Aber um auf deine Frage zurück zu kommen: Ich mag den geheimnisvollen Macher, der im Hintergrund die Knöpfe drückt – und irgendwie sind Autoren das ja auch.

Größenwahnsinnig bin ich persönlich übrigens auch nicht, dazu bin ich viel zu gemütlich.

 

 

Fantasyguide: Deine Storys ähneln thematisch denen eines Michael K. Iwoleit. Seid ihr beiden die einzigen Vertreter dieser Richtung in Deutschland und was macht dieses Subgenre so fazinierend?

 

Thorsten Küper: Welches Subgenre meinst du denn genau? Cyberpunk? Angeblich gibt es den ja gar nicht mehr. Ich weiß auch nicht, ob Michael sich auf ein Subgenre beschränkt. Ich tu das, meine ich, auch nicht. Aber ich habe auch nichts dagegen, wenn man sagt, Storys von mir wären „Cyberpunk“. Ich habe ehrlich gesagt nie nachgezählt, wer hierzulande noch Cyberpunk schreibt. Viele sind es aber nicht.

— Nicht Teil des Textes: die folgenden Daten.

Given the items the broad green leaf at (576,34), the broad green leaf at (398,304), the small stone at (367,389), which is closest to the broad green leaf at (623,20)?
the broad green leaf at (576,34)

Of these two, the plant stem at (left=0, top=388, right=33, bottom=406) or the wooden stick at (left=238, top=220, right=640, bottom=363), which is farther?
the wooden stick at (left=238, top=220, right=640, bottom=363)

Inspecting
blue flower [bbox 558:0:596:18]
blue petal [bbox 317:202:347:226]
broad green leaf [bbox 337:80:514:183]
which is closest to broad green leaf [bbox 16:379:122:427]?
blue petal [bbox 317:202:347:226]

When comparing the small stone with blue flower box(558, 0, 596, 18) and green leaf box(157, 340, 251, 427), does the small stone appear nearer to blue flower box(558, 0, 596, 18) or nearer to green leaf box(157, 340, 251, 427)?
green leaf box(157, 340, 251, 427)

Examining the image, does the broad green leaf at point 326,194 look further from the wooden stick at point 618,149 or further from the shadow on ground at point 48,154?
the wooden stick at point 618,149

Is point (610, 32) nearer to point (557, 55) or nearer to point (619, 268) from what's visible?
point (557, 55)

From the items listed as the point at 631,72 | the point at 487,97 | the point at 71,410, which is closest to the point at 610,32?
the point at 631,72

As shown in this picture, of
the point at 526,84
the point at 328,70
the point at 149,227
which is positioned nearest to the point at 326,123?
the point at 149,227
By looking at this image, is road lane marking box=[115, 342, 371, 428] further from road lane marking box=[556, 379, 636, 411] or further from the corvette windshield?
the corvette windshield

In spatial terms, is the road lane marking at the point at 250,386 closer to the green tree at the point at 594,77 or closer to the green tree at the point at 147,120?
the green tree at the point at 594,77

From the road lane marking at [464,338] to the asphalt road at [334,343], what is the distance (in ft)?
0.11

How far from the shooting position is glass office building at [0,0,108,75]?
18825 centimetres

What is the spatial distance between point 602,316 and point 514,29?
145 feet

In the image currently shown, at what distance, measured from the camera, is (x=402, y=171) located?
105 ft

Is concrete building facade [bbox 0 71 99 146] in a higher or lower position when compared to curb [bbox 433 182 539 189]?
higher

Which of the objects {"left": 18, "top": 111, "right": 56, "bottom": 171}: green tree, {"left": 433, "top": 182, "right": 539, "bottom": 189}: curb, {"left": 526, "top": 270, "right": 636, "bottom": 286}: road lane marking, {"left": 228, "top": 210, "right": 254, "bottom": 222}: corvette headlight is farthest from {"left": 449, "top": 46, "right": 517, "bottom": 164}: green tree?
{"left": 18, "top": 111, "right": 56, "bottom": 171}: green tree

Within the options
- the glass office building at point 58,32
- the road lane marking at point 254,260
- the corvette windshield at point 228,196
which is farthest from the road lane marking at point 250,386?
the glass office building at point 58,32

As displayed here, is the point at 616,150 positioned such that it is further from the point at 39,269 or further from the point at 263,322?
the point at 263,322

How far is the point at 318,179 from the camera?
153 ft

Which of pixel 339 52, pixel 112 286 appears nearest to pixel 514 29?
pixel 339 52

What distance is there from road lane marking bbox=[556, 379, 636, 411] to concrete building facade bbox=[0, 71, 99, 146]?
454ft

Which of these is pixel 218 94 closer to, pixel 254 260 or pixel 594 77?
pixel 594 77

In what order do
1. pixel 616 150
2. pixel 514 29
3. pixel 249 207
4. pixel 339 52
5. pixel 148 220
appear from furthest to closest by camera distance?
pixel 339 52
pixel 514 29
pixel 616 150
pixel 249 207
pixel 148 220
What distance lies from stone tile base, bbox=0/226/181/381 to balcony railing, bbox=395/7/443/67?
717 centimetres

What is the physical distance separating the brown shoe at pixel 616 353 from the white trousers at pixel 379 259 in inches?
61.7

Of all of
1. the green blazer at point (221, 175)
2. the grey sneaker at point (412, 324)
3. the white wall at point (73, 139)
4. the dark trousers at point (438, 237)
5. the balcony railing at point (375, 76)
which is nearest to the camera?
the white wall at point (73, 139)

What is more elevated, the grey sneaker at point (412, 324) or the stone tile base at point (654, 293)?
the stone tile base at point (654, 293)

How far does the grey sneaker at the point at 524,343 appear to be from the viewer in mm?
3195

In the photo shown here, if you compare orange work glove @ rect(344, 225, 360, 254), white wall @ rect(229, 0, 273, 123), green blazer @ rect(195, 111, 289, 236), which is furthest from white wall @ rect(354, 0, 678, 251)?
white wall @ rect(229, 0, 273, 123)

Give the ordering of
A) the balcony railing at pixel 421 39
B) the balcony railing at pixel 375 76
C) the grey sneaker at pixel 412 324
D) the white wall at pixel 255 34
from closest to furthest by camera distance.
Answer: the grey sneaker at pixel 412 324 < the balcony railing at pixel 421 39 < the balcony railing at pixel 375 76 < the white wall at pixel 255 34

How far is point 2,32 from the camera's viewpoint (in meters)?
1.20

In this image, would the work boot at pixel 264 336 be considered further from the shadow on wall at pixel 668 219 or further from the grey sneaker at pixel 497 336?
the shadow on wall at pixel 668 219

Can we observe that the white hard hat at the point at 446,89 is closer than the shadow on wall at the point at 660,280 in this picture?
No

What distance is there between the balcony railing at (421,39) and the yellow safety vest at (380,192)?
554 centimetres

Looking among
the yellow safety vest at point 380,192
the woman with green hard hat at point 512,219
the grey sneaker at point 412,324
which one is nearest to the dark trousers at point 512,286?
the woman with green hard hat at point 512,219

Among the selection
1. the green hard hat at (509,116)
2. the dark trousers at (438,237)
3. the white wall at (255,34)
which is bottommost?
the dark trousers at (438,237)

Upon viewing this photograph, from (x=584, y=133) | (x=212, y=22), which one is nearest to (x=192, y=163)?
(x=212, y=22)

Faszinierend ist die seltsame technologische Romantik der Cyberpunks. Einerseits sind seine Figuren ihren Maschinen verfallen, vereinigen sich mit der Hardware, sind von ihr manchmal auch nicht mehr zu unterscheiden. Auf der anderen Seite ist die Technik auch der Ursprung allen Unheils und schafft mehr Probleme als sie löst. Cyberpunk ist ehrlicher als beispielsweise Star Trek, wo alles immer so schön steril ist und man nie Antworten auf drängende Fragen erhält wie: Wo gehen diese Leute zum Klo? Haben manche Menschen einen Borgfetisch? Gibt es Sexprogramme fürs Holodeck? Manches klassische SF-Universum besteht nur aus langweiligen prinzipientreuen Karrieristen auf der einen und fiesen Schurken auf der anderen Seite. Cyberpunk erlaubt Ambivalenz. Hier darf jeder Charakter mal Held sein – vor allem der Charakterlose.

 

Fantasyguide: Deine Geschichten erschienen in der ct, NOVA, Visionen und der SF Anthologiereihe des Wurdack Verlag. Wann wird es eine Storysammlung des Autoren Küpers geben?

 

Thorsten Küper: Komisch, die Frage hab ich auf dem Buchmessecon neulich schon mal gehört. Erstmal schreib ich weiter neue Storys und finde es spannend, die möglichst breit zu streuen. Ich könnte mir so eine Kollektion schon vorstellen. Es gibt einige Geschichten aus c`t die - jedenfalls vermute ich das - nicht so bekannt sind und sich für eine Sammlung anbieten würden.

 

Fantasyguide: Und wann erscheint endlich der erste Roman? Und wovon handelt er?

 

Thorsten Küper: Das wird astronomisch gesehen wahrscheinlich in kurzer Zeit passieren. Astronomisch gesehen! Worum es geht? Ganz klar:

Anarchistische Genies, bösartige Manipulateure im Hintergrund, Psychopathen, Computersex, Aliens, Rockstars, pickelige Jungs, die keine Mädchen abkriegen – ist bestimmt von allem was dabei.

 

Fantasyguide: Als neuer Stern am Kurzgeschichtenhimmel verfolgst du bestimmt die Szene. Welche anderen und auch neuen Autoren kannst du unseren Lesern ans Herz legen?

 

Thorsten Küper: Schon wieder der „neue Stern“. Sterne blähen sich irgendwann auf, fallen dann in sich zusammen oder explodieren sogar. Unschöne Vorstellung.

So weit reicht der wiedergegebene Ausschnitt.